Ok, what do you do with that perfect bulky weight handspun yarn you just spun up/got in the mail/found at a fair? You want to make sure it is something special and that none of it goes to waste. Small handspun yarn projects are the perfect quick project- unique, small enough to take to the beach in the summer, lightweight enough to not be hot while working on it, and a great looking finished project.

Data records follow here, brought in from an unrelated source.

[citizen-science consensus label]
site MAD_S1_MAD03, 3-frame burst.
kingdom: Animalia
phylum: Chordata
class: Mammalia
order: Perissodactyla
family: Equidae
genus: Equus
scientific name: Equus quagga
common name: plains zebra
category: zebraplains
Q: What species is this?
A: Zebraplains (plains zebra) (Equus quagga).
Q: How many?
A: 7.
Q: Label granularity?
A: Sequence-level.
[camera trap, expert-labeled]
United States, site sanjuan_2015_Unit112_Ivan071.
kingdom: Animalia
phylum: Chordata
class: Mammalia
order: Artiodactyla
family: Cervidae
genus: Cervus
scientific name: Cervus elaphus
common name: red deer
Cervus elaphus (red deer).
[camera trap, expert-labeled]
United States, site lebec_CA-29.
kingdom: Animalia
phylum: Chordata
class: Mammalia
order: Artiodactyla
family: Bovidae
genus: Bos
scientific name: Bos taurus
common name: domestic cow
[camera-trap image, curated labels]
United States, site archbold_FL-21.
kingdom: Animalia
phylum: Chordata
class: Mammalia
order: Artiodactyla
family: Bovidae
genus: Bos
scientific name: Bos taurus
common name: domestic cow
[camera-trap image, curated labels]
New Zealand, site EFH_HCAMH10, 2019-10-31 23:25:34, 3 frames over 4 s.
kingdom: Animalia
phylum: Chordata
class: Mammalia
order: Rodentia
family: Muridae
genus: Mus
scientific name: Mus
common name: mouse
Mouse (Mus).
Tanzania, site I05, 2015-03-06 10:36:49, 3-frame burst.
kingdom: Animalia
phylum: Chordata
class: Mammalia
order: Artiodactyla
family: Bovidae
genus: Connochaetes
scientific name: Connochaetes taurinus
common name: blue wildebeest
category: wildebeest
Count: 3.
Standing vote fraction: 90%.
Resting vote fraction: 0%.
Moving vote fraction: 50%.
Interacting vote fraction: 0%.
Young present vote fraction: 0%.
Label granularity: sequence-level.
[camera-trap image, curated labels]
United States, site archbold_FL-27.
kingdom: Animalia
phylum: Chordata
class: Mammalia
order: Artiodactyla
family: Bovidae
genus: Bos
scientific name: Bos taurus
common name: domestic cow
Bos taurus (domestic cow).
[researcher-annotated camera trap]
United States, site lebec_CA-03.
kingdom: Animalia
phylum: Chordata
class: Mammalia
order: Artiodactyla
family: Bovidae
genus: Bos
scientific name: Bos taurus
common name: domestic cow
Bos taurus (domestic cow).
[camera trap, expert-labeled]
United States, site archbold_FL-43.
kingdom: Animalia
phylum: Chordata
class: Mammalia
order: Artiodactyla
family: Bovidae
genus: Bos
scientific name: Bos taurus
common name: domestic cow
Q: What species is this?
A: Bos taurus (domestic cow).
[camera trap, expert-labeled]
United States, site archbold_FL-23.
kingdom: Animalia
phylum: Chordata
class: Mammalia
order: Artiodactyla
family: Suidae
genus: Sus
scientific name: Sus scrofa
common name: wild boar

Before you choose your project consider:
-Crochet will take up more yarn than knitting usually.
-If you worry about cutting it close, start at the top of the project (like for a hat), you can always finish the bottom edge in another yarn and call it trim.
-The type of yarn- really thick yarns or yarns that change texture will not make the best socks or slippers but will make a great neck warmer. Likewise, a really fuzzy handspun angora yarn will not fare well on high wear areas like the palms of gloves.
-I am assuming here you are working with a bulky weight handspun with some texture- thick and thin, boucle, coils, items spun in, etc. Pretty much any of the bulky weight yarns in my shop fit the bill.

Less than 50 yards of yarn:

1 Drop stitch scarf knit over 5-6 stitches- the drop stitches are made using yarn overs. The drop stitch shows off the handspun yarn and stretches the yardage.
2 Loosely knit beanie
3 Neck Warmer
4 Ipod, or cellphone cover- use smaller needles than you would for a scarf.
5 Belt or sash- you can thread a button directly on to the yarn on one end to eliminate the need to sew it in place, just add it in as you knit or crochet.

Less than 100 yards of yarn:

1 Wristlets with thumb opennings
2 Loosely crocheted hat
3 Scarflett- even in plain knitting or crochet it will look lovely. If knit on really big needles you can pull one end through the other like a keyhole scarf without needing to knit in the keyhole!
4 Small purse or Kindle cozy- use smaller needles than you would for a scarf.